Extracted text:
Back in early May, I wrote about waiting and the value of it in our lives. I wrote, with regard to ministry planning for the 2020-2021 school year, that I was willing to wait on the Lord to reveal his plans for us. Now, just two weeks before the start of the school year, I am still waiting. The University has yet to specify what campus life is going to look like, or how organizations like Campus Christian Fellowship will be allowed to function on campus. By now, typically, we are readying the implementation of our plans. As I told one colleague, we are literally walking by faith and not by sight.
None of us bargained for this. We thought back in March that there would be several rough months and then things would slowly get back to some normalcy. That is indeed not happening. Countries that seemed to have the COVID virus under control now, once again, are seeing increases in positive tests, hospitalizations, and deaths. Two steps forward, one step back. This is how it feels. There is a confidence that is feigned by some leaders in different areas of life, be they politicians, CEO’s, University administrators, or sports teams’ owners, but there is a sense of unease and uncertainty behind the façades. So, parents continue to wait, as do students, teachers, employers and employees, and campus pastors. It is uncomfortable. It may be exasperating. But it does not appear that this time in our lives is going away anytime soon. For the foreseeable future, it seems, we will be dealing with considerable uncertainty. Our worlds are shaken and they will be long in settling down again.
One colleague remarked to me recently that he could handle the disruption we experienced for the final two months of the school year, but he was not sure he was prepared for an extension of this disruption into the next one. In general, isn’t this how we all feel? We can handle difficult situations that are short-term, but the ones that appear they will go on and on, not so much. This is when impatience sets in and we are tempted to take matters into our own hands. We’re done waiting.
I am currently feeling those temptations—the temptation to panic, the temptation to throw plans together, the temptation to just act as if things are normal. But I am still resisting because what I’ve learned over my years of following the Lord is that he is never early in showing up nor is he ever late; he is always right on time—his time. And his time is the perfect time.

[Stored items]
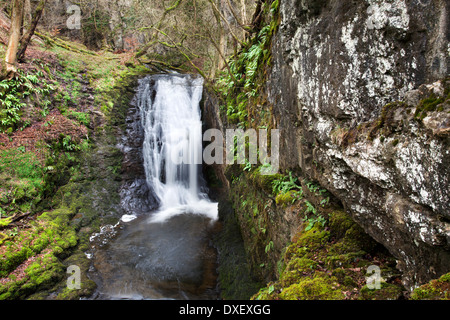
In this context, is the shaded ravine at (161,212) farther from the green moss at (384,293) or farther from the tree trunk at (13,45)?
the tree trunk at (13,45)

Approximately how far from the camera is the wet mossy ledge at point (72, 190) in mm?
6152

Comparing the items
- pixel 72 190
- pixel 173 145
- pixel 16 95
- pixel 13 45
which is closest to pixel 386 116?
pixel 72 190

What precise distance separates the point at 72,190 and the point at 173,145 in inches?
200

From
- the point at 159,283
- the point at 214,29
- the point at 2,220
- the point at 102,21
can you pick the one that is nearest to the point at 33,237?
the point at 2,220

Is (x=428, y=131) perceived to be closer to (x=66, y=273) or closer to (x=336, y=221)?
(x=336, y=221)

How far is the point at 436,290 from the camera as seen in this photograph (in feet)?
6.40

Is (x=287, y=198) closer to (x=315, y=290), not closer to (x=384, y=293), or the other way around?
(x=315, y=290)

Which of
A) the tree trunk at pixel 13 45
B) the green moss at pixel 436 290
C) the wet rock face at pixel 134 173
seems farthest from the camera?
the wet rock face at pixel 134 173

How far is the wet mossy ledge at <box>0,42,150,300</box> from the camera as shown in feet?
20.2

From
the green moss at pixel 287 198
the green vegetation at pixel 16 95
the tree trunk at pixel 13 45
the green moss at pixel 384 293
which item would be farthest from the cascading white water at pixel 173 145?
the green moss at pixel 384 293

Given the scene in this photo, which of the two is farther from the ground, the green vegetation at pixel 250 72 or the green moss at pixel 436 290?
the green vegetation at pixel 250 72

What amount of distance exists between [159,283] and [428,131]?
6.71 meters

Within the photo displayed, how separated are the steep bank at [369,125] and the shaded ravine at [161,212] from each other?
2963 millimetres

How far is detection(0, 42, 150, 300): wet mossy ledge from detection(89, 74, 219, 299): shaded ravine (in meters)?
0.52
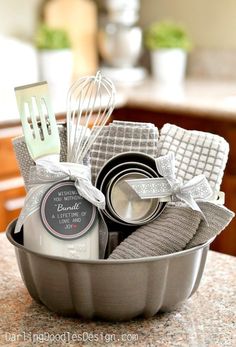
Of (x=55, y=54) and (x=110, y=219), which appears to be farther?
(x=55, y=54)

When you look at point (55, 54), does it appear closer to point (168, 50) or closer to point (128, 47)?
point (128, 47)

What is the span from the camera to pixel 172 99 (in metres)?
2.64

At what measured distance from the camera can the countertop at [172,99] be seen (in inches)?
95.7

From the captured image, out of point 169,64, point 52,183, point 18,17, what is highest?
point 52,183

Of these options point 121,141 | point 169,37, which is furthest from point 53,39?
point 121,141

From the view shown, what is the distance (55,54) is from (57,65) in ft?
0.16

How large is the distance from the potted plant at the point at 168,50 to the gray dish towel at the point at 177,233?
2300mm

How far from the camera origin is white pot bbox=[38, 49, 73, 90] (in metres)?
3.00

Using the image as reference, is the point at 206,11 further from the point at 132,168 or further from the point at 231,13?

Problem description: Continue the reflection on waiting through the uncertain school year, starting after its final sentence.

Expected answer:
So, I am still waiting. Not that I am doing nothing. I am praying and reading the Word, for that is the best activity in times of waiting. We are taught by our culture that times of waiting are times for distraction so as to make the wait shorter, like scrolling on your phone while waiting on a bus or to see the doctor. So while the economy has been hard on so many businesses, streaming services such as Netflix and Disney Plus have seen dramatic increases in subscribers. Distractions are not necessarily bad, but to use them continually to cope in hard times is indeed a wasted opportunity.
What we are experiencing is what the ancients referred to as a desert experience. These are times when our moorings have been shaken, we’ve been removed from our comfort zones, and the Lord seems distant. The desert can be a lonely place, but as Jesus found, it can be a place to gain much strength.
In this time, it may seem God is afar, but in reality he is near. And rather than continually seeking distractions, he wants us to seek him. In so many ways, this pandemic is a gift. It is providing the time and the motivation to seek the Lord more intentionally and more intimately. It is providing the opportunity to reorder the priorities of our lives. It is not easy, but I have found over the course of my life that the greatest spiritual growth has come when life is hard.
None of us chose this pandemic and the myriad of negative impacts on our lives. Yet, I believe many of us will look back years from now and mark this period of time as one of significant spiritual growth and experience with the Lord. This is why I am okay with waiting. I know the Lord is at work and, despite all of the negatives we see, I know he will bring much good out of this, just as he promises.
So, while continuing to wait is uncomfortable, I have confidence in the Lord to show up at the proper time. He knows exactly what he is doing.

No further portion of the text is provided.